Sent from my SAMSUNG-SM-N900A using Tapatalk


----------



## bearwhiz (Jan 30, 2011)

Two wheel drive is cheaper than 4 wheel drive and you can go a lot of places with a two wheel drive. At those ages they don't need big machines as they probably don't have the weight, strength or maturity for the power. There are a lot of good used 250 to 300s out there. Stay away from the Chinese junk as they will break down and then you can't find parts. Many 4 wheeler mechanics won't work on them.


----------



## mhooper (Dec 10, 2012)

Like said above, stay away from the chinese junk. I have a Honda 250 Recon (2wd) and have no problems with it. Only replaced brakes and tires over the years. I got it used when it was 4 years old and now its 8.


----------



## Hotrod (Oct 11, 2006)

I started my kids on 4 wheelers both at 4 years old. One thing I looked for was automatic, reverse, and a plus is an internal transmission brake when going down hill. Stay away from the Chinese junk lol. Its been a while since then and makers and models change. So the research begins. But at 11 and 13, they can ride 300cc and better. Id look at 300-550cc models. They can ride these well into their late teens and as adults. 

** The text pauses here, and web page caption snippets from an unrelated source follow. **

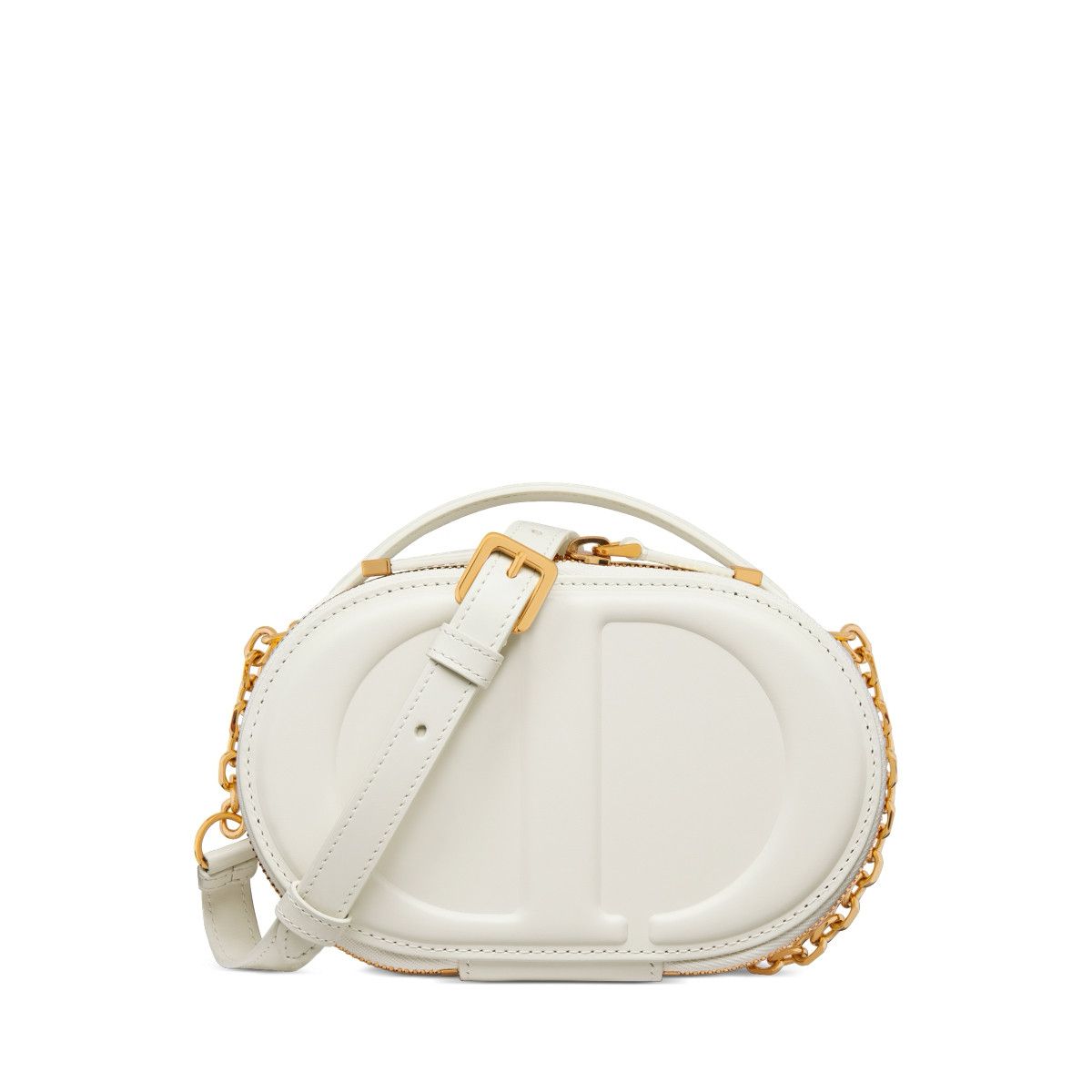 Christian Dior Monsieur Cd oval Size ONE SIZE - 2 Thumbnail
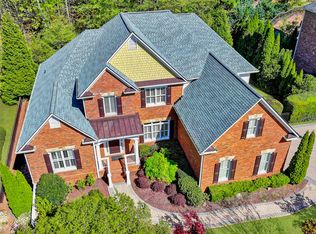 7940 Royal Melbourne Way, Duluth, GA
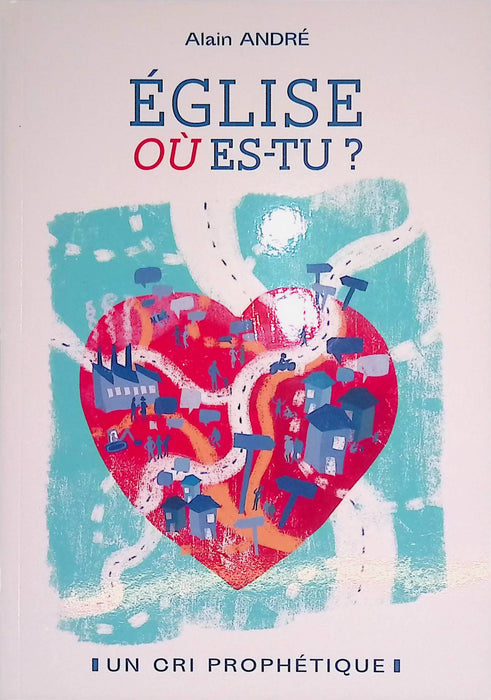 Occasion - Eglise où es-tu ?
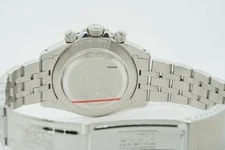 Tudor Prince Date 79280 Cream Dial 40mm Ser. H 6711U 3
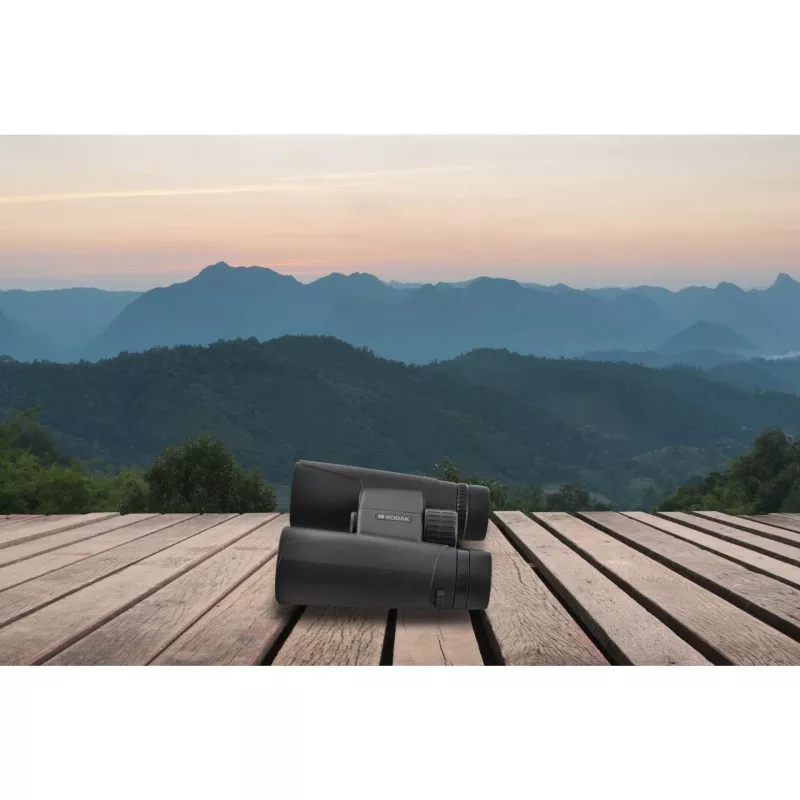 Kodak Lornetka BCS800 10x42 czarna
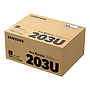 HP - Toner samsung slm4020nd / m3820 negro capacidad ultra mltd203u (Ref. SU916A)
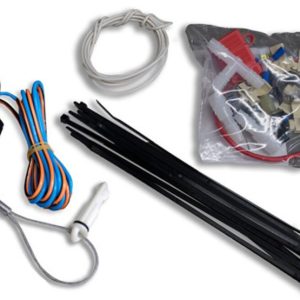 Demco Towed Vehicle Brake Control Installation Kit, Stay-IN-Play Duo, Reinstall Kit for Stay IN Play Duo Series – 6270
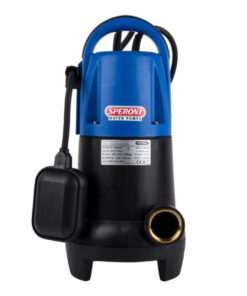 Speroni Pump Drainage Submersible 40Mm 0.3Kw 230V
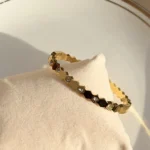 Chaumet bracelet (thin wrist)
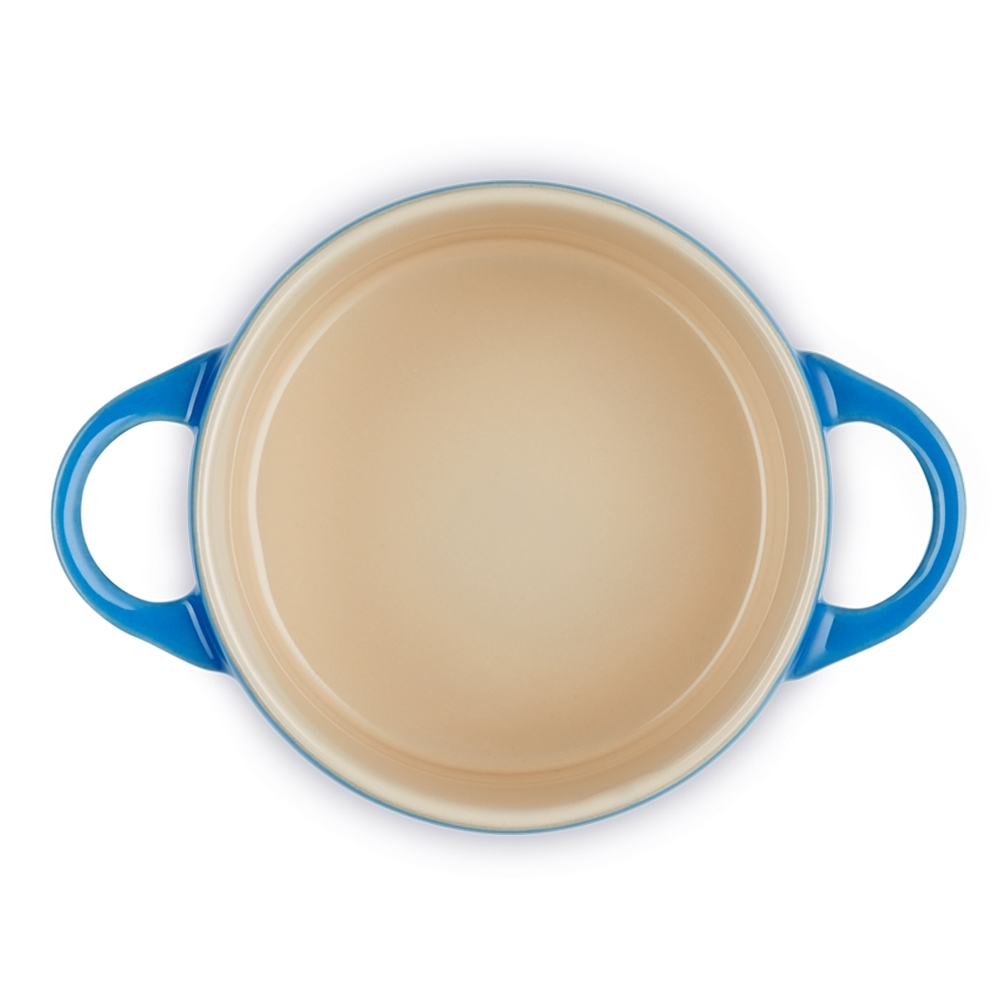 Le Creuset - Mini Cocotte - rund 250 ml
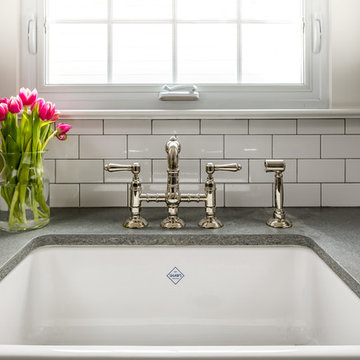 Bernardsville Kitchen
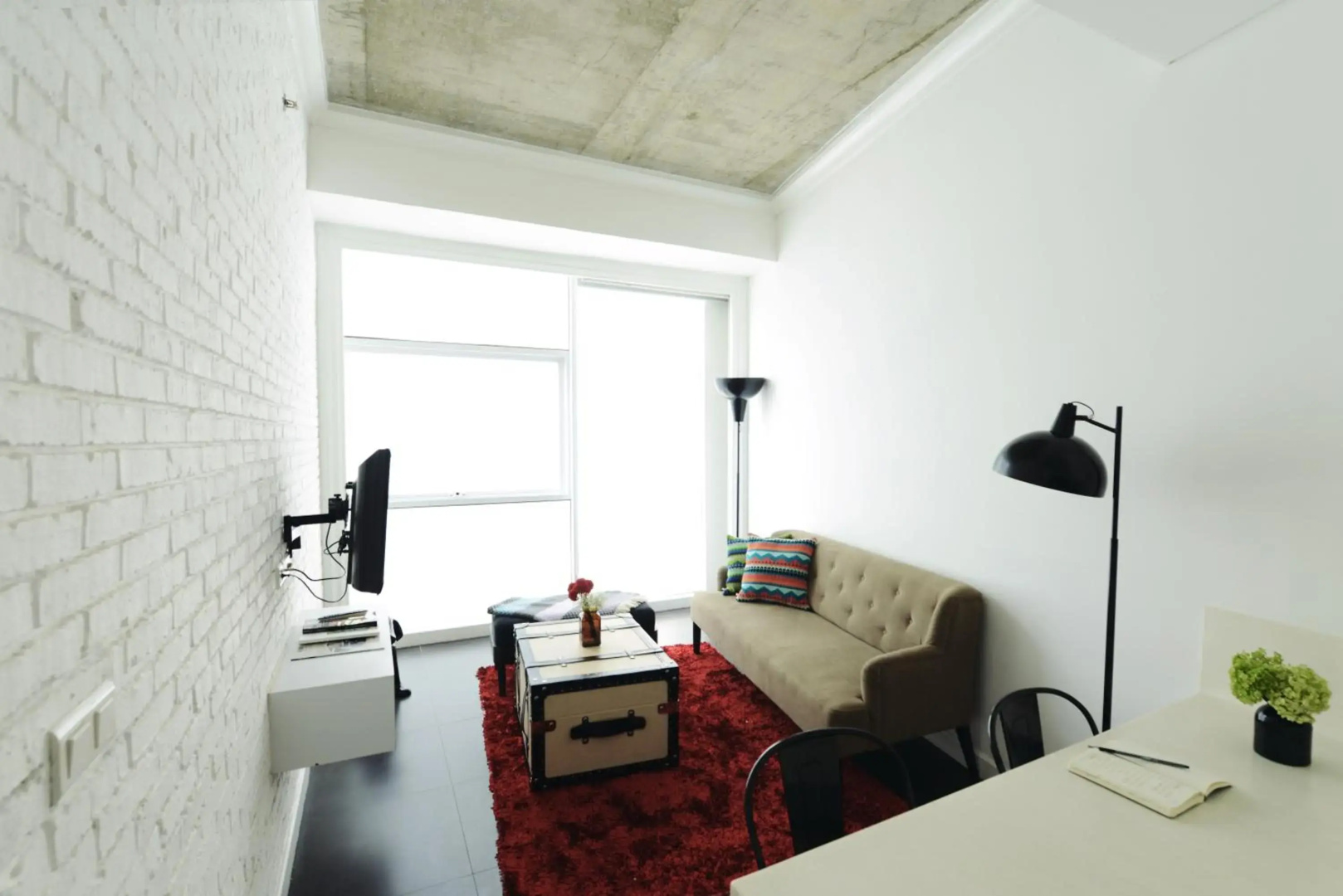 Photo - Morrissey Hotel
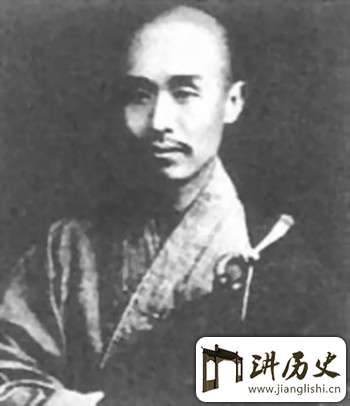 从风流才子到一代高僧:弘一法师李叔同简介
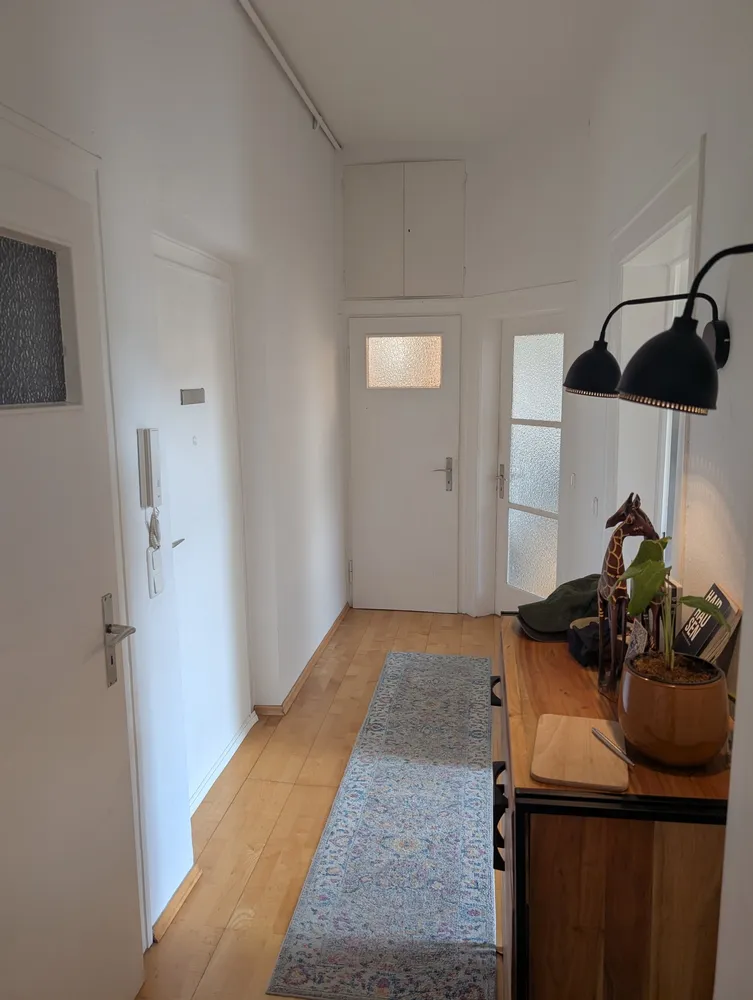 3 room apartment with 66 m² in Munich – Photo 2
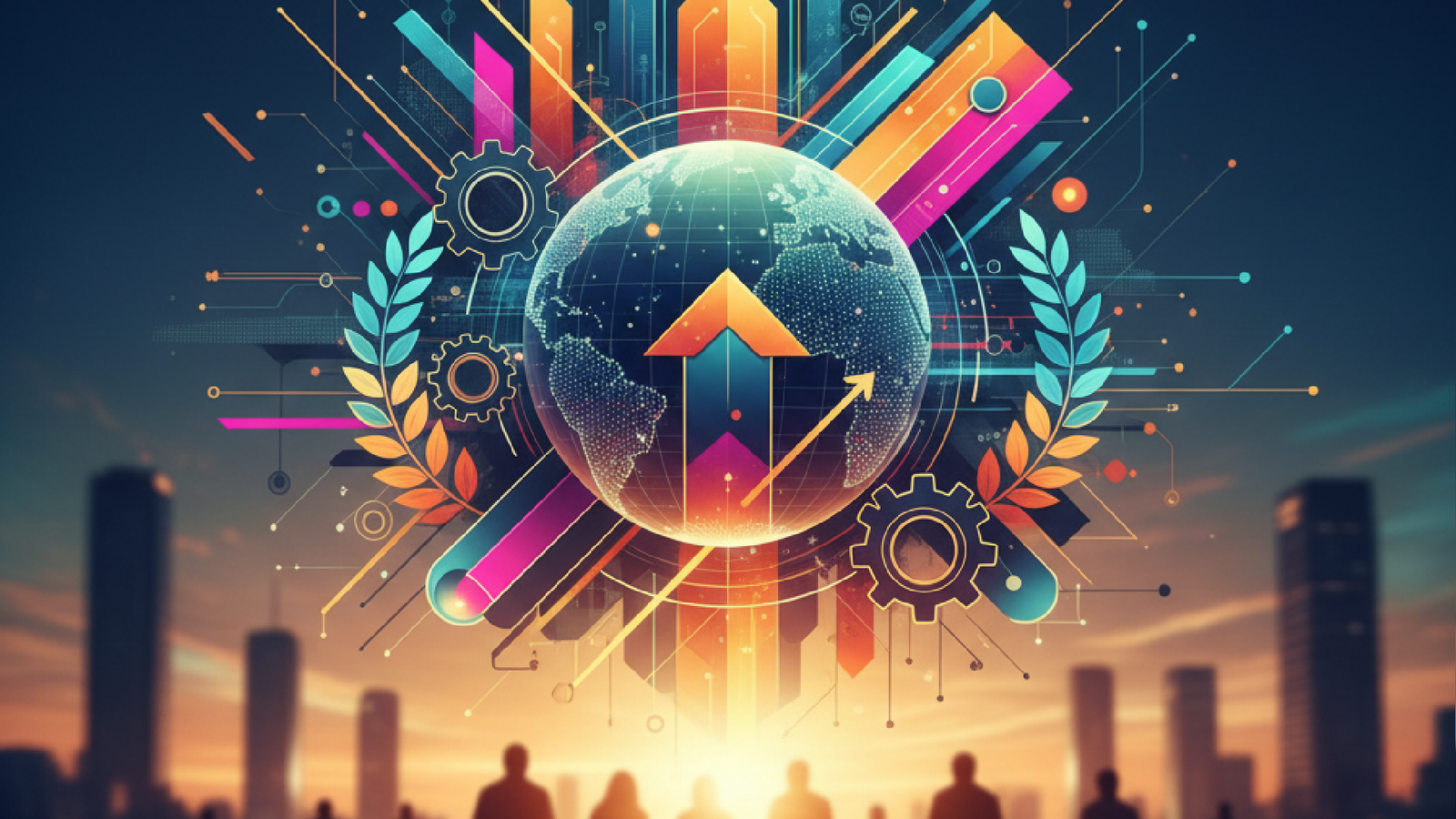 Imagem ilustrativa sobre Planejamento Estratégico 2026-2029: compromisso com a estabilidade, o fortalecimento institucional e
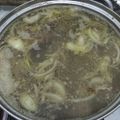 Cooksnap dari Retno Mulyaningrum untuk resep Sop Tulang Sapi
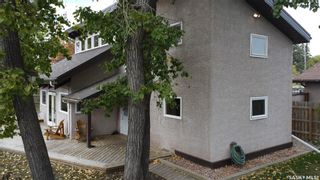 Photo 2: 222 Manitoba Street in Pense: Residential for sale : MLS®# SK946200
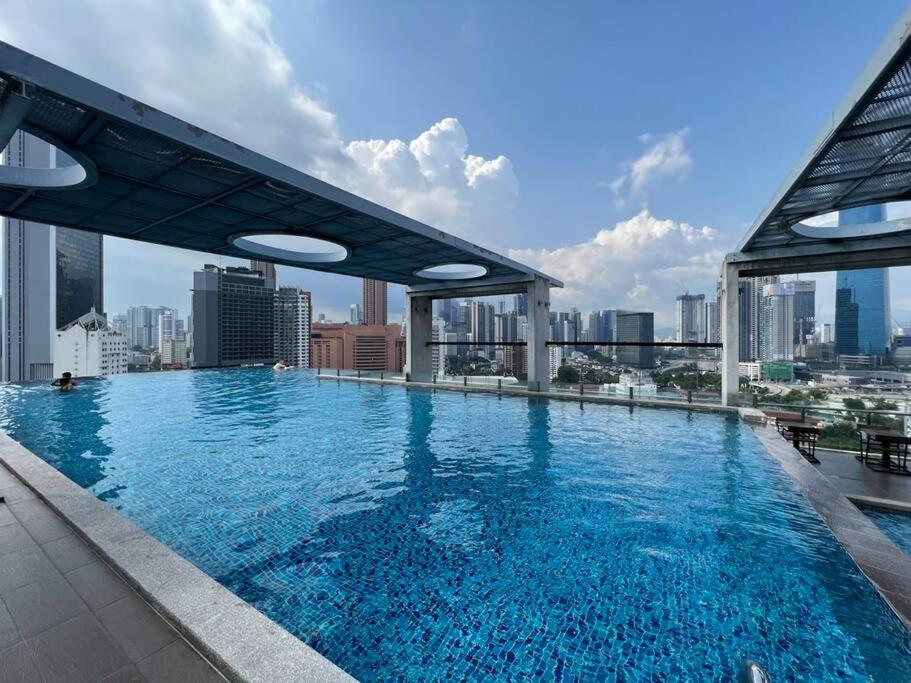 D'Majestic Kuala Lumpur By Luxe Home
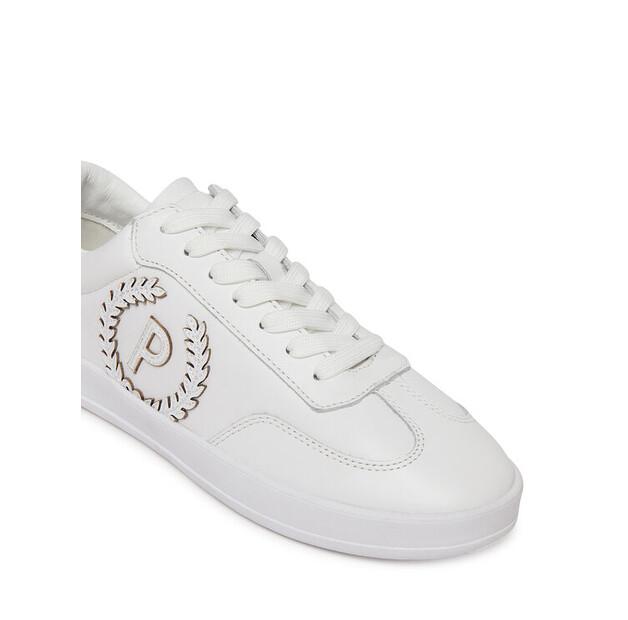 Pollini Sneakers SA15192G1MXA113A White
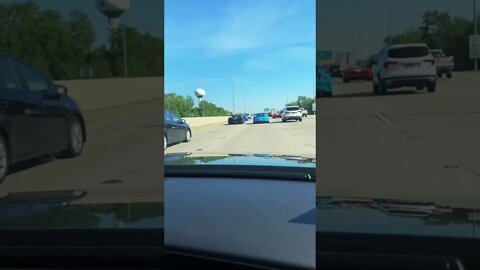 Would you say hes jealous #shorts #supercatok #cartokvideo #cleancar #cartok #supercar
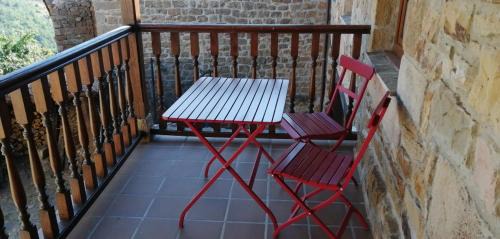 Valderredible Maison | Casa acogedora en pueblo de montaña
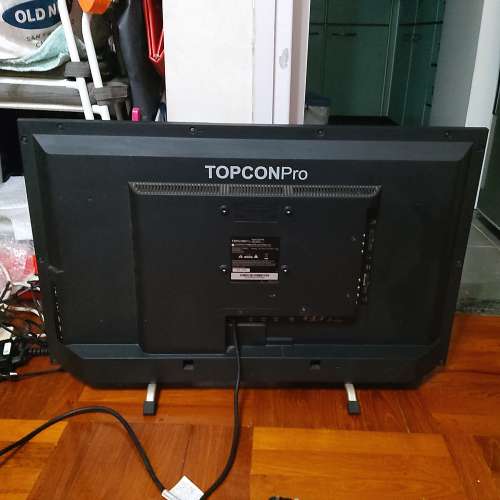 Topcon Pro 32&rdquo; LED iDTV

Id look for independent suspension is comfortable. Id look at Yamaha Grizzly, or Polaris. I know they have the auto braking transmissions. Just my opinions


----------



## Capt. Bobby Hill (Mar 30, 2010)

*honda recon 250*

Honda Recon 250's are one of the best starter bikes out there IMO. Especially the ES (electronic shift) versions. I think these ES bikes are much easier to control for new riders over standard foot shift. Like said before you don't need 4x4 to go in the mud, throw some tires on the back with some tread on them and they will still go through a lot. You can fine decent Honda Recons on Craigslist for <$2k, Another good option would be the Yamaha Bruin 250 but i don't think they offer these in auto or ES, just foot shift. Have personally ridden both and they are both good machines.


----------